» Aim of the exercise: Reproduce, word for word, the stretch of lines below from the one containing "What is pixel" through the one containing "0.73 metres", and nothing else.

» Data excerpts:

■ ■ ■

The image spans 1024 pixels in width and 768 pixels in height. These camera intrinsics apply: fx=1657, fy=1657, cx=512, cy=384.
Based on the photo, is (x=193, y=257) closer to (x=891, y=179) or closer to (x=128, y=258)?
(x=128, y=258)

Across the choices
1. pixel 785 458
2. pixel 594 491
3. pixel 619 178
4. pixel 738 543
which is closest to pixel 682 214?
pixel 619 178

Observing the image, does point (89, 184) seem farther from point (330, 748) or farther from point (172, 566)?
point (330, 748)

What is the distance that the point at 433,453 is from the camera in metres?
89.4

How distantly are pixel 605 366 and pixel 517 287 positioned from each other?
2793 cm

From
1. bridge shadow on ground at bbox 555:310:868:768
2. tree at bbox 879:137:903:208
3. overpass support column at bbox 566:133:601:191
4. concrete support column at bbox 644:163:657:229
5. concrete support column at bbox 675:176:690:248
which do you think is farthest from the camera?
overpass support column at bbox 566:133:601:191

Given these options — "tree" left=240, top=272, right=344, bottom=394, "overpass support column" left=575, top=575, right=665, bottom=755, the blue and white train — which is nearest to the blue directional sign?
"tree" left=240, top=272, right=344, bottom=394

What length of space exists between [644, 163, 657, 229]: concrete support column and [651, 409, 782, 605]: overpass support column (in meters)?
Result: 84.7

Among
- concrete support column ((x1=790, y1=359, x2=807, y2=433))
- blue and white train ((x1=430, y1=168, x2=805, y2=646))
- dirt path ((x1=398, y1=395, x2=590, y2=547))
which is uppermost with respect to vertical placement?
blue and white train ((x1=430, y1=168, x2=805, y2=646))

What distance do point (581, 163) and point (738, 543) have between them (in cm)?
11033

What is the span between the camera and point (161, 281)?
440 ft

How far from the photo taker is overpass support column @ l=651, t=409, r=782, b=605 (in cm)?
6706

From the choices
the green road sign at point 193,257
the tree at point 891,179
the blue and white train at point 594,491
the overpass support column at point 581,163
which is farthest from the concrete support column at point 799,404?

■ ■ ■

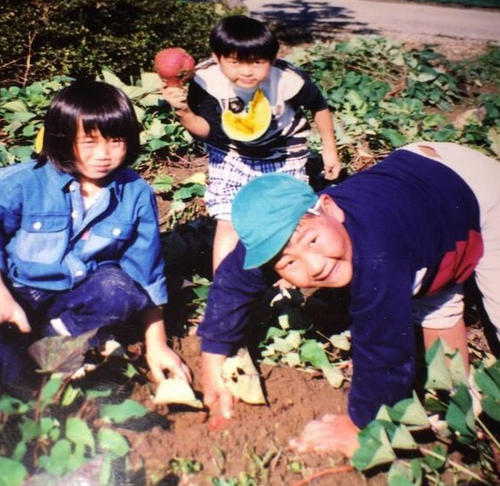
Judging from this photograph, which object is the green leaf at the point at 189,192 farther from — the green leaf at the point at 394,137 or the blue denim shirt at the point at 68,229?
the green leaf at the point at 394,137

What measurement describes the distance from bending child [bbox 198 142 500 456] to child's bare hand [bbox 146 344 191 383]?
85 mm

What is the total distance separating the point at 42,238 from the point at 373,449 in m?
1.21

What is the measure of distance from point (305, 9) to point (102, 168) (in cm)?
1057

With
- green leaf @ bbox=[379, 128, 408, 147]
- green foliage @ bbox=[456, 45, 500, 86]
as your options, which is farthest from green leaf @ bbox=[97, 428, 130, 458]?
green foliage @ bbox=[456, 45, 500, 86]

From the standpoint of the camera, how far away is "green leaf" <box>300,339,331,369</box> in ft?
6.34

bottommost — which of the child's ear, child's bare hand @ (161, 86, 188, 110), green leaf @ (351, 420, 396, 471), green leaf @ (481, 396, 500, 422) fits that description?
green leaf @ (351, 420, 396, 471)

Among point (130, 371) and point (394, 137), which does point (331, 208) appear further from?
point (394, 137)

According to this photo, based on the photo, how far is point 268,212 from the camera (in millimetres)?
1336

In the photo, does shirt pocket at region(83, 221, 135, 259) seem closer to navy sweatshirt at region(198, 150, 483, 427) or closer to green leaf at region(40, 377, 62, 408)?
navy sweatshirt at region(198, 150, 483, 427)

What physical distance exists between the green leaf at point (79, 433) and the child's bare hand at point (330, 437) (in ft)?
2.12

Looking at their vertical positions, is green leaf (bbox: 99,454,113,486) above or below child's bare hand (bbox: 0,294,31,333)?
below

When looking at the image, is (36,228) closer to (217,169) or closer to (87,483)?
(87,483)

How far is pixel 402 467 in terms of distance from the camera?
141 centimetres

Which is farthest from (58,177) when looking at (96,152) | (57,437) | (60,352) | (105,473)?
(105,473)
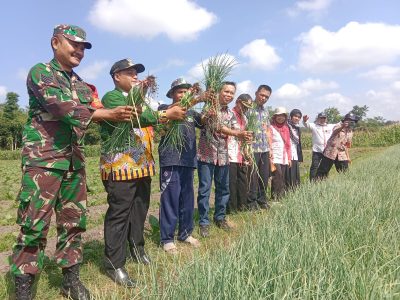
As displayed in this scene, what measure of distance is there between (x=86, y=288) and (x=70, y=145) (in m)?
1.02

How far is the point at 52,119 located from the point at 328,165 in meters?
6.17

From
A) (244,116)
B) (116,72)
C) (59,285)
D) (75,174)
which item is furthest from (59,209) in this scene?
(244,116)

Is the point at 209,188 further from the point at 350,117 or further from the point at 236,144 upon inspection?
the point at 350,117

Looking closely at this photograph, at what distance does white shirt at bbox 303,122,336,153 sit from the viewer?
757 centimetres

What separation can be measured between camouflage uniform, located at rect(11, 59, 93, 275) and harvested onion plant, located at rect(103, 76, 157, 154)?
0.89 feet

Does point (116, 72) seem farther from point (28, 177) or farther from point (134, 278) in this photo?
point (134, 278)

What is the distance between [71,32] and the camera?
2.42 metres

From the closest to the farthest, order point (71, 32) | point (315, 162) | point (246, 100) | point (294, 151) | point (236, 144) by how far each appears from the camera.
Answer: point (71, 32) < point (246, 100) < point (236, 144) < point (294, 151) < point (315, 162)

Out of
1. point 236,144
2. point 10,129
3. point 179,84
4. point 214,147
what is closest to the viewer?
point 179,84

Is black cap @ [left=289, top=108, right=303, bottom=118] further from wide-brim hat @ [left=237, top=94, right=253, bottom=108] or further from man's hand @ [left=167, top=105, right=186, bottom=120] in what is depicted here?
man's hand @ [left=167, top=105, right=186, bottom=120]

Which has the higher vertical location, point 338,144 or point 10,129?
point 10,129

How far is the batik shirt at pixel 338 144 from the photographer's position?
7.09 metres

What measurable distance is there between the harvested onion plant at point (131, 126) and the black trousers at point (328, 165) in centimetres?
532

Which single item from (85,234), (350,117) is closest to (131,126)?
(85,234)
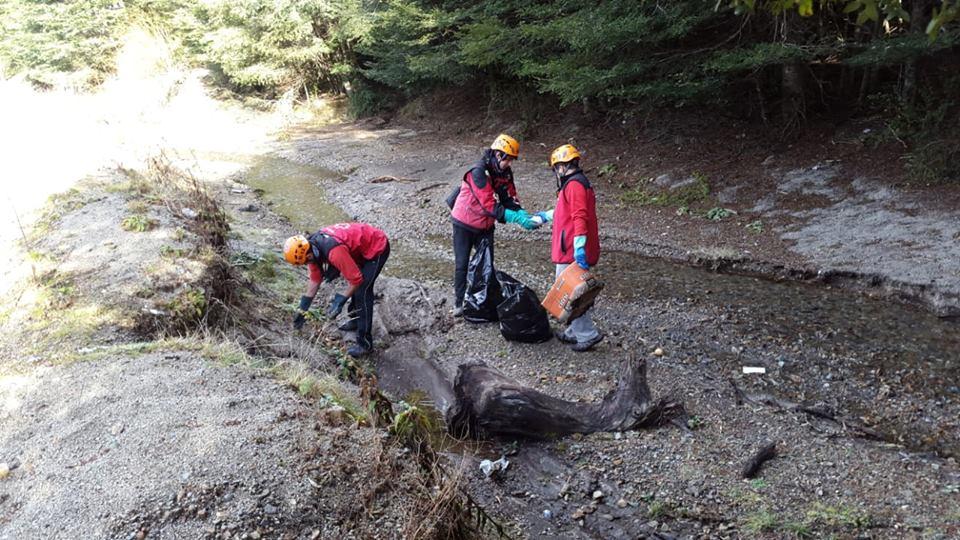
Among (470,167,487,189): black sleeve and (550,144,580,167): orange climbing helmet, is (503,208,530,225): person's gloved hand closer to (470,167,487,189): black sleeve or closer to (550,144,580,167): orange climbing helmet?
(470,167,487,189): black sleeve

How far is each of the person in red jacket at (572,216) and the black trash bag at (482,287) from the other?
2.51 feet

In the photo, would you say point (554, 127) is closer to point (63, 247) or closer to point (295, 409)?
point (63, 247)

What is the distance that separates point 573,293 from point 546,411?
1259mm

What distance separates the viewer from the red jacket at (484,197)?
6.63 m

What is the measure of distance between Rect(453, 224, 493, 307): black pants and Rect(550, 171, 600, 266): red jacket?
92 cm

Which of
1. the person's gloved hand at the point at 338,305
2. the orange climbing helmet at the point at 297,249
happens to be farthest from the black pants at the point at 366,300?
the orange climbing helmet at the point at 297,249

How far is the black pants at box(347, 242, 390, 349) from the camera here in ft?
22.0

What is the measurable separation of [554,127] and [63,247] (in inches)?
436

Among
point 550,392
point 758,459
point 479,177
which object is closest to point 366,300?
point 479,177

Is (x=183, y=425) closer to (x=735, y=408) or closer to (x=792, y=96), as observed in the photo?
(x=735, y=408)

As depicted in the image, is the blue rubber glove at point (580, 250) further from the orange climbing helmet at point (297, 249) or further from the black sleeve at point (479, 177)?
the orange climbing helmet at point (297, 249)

■ ■ ■

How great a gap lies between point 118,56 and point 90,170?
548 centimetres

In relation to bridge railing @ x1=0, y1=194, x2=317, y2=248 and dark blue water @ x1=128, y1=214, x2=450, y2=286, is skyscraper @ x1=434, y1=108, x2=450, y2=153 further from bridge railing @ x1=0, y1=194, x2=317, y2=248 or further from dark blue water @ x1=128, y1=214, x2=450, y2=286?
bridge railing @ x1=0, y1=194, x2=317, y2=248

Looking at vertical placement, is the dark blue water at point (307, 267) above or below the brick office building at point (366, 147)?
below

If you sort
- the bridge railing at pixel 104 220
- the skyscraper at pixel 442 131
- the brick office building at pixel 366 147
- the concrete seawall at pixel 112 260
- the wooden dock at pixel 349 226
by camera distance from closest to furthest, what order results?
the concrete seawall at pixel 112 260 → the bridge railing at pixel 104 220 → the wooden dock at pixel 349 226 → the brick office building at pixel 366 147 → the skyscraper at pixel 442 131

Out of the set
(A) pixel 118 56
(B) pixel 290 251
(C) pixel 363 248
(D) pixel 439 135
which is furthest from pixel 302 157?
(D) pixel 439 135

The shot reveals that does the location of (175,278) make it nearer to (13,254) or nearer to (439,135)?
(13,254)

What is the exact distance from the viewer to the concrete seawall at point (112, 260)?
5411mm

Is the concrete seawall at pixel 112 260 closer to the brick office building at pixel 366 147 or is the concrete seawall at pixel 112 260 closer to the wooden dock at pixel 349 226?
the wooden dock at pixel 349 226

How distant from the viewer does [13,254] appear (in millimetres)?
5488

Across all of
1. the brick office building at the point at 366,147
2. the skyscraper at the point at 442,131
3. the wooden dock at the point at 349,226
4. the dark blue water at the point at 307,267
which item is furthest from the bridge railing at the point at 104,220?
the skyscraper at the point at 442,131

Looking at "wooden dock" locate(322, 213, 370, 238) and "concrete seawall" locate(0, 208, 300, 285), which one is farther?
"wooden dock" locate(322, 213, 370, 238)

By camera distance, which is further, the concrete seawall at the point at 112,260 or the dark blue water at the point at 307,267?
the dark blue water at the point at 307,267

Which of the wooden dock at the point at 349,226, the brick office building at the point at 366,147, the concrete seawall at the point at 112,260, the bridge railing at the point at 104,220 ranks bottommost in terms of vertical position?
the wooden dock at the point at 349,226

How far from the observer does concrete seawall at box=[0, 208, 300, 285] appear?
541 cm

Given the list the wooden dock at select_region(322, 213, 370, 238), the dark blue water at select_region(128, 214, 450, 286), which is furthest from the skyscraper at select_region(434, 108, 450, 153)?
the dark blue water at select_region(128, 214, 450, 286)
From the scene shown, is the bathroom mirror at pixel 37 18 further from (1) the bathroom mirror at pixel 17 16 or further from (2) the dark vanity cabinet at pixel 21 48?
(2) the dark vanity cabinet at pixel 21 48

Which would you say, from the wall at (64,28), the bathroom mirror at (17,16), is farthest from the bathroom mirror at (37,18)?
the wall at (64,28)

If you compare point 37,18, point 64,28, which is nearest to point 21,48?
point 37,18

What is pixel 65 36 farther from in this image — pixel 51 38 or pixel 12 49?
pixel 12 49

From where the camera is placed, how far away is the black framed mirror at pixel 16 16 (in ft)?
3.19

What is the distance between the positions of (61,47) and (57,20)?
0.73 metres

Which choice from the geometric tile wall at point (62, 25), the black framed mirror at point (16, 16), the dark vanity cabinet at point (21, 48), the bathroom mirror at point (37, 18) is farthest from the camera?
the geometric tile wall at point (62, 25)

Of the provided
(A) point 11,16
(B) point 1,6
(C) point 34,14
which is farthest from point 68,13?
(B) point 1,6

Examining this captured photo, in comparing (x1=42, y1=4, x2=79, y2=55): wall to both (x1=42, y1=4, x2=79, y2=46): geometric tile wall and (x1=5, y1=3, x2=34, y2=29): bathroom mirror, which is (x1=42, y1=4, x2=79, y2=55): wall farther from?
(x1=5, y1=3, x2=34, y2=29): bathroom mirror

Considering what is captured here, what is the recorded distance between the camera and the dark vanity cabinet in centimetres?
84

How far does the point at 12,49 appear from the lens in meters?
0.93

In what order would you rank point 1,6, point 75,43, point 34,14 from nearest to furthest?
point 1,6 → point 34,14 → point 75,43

■ ■ ■

» Written answer:
What is pixel 65 36 farther from in this image — pixel 51 38 or pixel 12 49?
pixel 12 49

From where the camera is placed, how far away is the black framed mirror at pixel 16 16 (in ft)?
3.19

What is the distance between the positions of (61,47) and (57,20)?
0.73 metres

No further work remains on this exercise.